– Есть какие-то признаки? – полюбопытствовал Петрович.
– Есть. Видишь, у входа страдалец храпит? Выкинули на улицу, он прилег под стеной и отключился... Стереотип поведения, очень характерный для богемы. Особенно для художников.
– Ну-ну... Тебе виднее, – буркнул инженер и направился к «Хакелю».

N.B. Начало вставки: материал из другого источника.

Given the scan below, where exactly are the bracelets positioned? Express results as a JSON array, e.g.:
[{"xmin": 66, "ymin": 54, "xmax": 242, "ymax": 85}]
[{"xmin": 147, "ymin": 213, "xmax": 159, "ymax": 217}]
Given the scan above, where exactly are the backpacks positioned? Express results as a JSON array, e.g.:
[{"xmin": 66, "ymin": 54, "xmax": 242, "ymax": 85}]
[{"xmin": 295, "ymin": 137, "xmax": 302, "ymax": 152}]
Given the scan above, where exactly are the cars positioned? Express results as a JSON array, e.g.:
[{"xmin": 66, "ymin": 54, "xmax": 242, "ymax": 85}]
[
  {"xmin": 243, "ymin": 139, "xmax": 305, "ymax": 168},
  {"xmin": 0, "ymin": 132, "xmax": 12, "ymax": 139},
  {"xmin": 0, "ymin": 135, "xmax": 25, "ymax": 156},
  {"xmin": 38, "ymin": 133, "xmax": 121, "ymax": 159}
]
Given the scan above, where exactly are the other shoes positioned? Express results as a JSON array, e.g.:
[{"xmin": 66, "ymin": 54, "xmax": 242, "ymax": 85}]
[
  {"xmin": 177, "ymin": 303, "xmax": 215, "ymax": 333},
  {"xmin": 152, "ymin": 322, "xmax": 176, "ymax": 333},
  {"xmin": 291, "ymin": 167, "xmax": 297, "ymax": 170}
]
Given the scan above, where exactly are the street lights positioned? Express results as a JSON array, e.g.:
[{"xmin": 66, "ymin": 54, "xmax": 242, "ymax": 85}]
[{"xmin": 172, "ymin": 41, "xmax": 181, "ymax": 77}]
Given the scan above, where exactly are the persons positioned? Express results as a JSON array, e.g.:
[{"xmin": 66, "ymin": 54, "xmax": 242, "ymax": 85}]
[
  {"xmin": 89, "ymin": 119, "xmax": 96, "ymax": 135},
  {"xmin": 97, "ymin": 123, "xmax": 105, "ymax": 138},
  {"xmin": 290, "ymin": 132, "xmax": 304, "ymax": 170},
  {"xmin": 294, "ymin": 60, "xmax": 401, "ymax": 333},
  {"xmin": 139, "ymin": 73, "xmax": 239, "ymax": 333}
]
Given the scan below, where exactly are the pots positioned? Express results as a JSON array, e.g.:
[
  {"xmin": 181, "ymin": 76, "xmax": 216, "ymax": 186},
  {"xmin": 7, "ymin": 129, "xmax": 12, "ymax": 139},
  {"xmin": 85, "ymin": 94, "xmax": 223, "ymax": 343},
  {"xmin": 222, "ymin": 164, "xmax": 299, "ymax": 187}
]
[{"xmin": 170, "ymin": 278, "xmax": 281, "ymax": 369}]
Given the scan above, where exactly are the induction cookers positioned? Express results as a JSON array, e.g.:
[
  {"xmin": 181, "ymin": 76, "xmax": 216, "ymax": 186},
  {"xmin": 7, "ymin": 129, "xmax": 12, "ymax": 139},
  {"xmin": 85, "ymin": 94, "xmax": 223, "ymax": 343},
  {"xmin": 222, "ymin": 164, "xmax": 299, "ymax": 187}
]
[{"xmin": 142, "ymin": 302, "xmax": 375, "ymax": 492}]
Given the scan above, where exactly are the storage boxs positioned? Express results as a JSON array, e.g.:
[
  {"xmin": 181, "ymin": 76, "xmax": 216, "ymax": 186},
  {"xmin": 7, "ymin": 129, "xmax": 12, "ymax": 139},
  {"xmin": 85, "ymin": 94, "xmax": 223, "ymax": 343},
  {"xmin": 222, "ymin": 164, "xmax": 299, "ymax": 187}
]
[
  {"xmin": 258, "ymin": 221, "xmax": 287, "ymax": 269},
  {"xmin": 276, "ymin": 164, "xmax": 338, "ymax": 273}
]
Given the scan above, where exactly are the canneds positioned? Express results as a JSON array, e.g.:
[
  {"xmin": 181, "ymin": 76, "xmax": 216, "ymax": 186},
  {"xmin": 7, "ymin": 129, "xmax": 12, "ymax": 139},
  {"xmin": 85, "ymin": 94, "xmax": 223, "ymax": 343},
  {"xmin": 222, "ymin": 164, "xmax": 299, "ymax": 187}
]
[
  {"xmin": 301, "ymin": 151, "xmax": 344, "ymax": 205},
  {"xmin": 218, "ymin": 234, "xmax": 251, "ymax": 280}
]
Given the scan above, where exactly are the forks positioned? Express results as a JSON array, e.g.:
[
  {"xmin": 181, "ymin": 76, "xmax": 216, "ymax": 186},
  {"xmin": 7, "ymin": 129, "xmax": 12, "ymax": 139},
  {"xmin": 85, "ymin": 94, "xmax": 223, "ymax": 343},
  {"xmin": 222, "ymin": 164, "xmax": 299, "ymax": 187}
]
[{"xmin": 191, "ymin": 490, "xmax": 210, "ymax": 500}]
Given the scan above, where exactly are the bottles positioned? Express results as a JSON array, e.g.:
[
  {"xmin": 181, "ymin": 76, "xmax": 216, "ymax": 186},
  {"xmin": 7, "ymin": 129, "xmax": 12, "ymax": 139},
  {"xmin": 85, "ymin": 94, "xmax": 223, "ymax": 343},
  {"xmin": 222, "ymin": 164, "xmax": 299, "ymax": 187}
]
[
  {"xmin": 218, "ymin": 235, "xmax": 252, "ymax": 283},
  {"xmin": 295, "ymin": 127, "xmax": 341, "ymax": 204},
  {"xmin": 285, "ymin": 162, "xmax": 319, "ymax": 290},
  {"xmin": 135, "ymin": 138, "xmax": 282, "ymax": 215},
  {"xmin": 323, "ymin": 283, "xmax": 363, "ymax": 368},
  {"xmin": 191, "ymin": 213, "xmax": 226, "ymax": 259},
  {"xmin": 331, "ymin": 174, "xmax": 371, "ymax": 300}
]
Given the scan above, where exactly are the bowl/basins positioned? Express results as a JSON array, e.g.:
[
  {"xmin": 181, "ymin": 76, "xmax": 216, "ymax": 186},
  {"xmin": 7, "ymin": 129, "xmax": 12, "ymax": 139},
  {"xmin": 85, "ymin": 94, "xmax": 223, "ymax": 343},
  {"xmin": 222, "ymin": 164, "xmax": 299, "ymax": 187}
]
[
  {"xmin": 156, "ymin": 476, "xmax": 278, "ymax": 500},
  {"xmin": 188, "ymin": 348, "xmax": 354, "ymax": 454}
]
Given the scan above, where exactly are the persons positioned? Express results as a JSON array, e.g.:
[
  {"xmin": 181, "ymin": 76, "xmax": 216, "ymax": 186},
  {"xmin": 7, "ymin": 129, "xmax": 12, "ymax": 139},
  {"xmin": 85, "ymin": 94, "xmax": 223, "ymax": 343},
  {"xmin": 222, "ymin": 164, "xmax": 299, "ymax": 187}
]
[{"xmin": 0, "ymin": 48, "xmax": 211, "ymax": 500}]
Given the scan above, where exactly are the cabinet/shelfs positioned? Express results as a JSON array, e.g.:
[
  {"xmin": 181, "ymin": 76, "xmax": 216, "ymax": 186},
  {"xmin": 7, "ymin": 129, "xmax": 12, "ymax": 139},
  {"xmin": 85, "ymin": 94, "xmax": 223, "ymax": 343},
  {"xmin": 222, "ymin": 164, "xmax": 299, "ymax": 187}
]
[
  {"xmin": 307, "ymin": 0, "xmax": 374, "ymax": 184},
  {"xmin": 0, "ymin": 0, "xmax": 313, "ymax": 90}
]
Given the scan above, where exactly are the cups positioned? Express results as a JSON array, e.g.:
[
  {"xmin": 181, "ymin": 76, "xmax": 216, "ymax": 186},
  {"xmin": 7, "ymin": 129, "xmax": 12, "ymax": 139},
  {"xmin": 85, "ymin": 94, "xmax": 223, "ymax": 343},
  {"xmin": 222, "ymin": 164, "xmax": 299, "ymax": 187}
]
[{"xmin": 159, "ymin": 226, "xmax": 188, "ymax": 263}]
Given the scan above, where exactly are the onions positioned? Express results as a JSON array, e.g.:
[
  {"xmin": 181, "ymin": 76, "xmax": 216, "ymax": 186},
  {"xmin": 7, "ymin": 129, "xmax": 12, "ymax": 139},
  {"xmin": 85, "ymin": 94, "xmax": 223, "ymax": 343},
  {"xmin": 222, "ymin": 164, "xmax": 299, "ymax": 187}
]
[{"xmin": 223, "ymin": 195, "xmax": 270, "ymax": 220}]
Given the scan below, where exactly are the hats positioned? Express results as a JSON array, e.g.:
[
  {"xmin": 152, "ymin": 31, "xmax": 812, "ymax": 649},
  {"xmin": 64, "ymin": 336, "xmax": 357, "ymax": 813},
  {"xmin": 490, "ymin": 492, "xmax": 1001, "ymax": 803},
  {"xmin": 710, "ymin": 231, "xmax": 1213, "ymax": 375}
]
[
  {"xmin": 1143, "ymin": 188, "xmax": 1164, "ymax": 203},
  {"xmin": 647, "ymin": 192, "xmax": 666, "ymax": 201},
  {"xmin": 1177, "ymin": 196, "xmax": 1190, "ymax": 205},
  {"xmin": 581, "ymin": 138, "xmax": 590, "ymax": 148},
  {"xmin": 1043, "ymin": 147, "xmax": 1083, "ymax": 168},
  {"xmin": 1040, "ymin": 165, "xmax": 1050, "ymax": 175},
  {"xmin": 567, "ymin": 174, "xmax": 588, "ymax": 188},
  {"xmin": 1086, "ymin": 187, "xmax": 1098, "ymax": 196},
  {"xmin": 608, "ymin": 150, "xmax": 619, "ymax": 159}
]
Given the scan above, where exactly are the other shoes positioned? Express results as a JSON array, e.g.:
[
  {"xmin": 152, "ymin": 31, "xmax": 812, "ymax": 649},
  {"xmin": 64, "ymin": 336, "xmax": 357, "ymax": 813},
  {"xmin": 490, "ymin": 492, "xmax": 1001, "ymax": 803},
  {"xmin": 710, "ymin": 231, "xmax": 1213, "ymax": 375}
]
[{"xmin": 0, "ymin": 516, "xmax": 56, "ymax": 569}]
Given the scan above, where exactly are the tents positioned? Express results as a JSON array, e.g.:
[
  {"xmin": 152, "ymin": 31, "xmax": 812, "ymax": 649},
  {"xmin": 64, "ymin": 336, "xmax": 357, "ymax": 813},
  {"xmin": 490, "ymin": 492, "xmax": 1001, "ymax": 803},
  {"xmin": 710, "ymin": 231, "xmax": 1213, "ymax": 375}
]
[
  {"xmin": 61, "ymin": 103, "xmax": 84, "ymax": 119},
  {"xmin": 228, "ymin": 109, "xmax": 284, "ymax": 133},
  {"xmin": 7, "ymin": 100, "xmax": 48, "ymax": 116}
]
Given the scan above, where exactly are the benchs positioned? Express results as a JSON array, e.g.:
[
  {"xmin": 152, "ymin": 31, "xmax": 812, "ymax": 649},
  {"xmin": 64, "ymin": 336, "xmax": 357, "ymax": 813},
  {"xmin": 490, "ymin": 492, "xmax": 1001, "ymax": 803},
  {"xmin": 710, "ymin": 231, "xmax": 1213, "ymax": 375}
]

Они спустились по щербатым ступенькам, толкнули тяжелую скрипучую дверь из грубых досок и очутились в подвале с оштукатуренными стенами. Посетителей не было ни единого, пахло неприятно – в воздухе витал крепкий спиртной аромат, смешанный с какой-то кислой вонью. Подвал озаряли световые шары под потолком, и широкая арка делила его на два отсека: в первом – длинный высокий стол на металлических, тронутых ржавчиной ножках и пара лавок, тоже из металла, очень тяжелых на вид; во втором – четыре стола поменьше и к ним массивные табуреты, все из дерева. Выглядел кхаш не очень богато, но Эрик не обратил внимания на грязноватые столы, потеки на полу и мерзкие запахи; его взгляд уперся в дальнюю стену, где чья-то рука изобразила скачущих книхов. Штукатурка частью осыпалась, частью пошла пузырями, но все же он различил ноги, согнутые в прыжке, гибкие шеи и головы с небольшими бивнями.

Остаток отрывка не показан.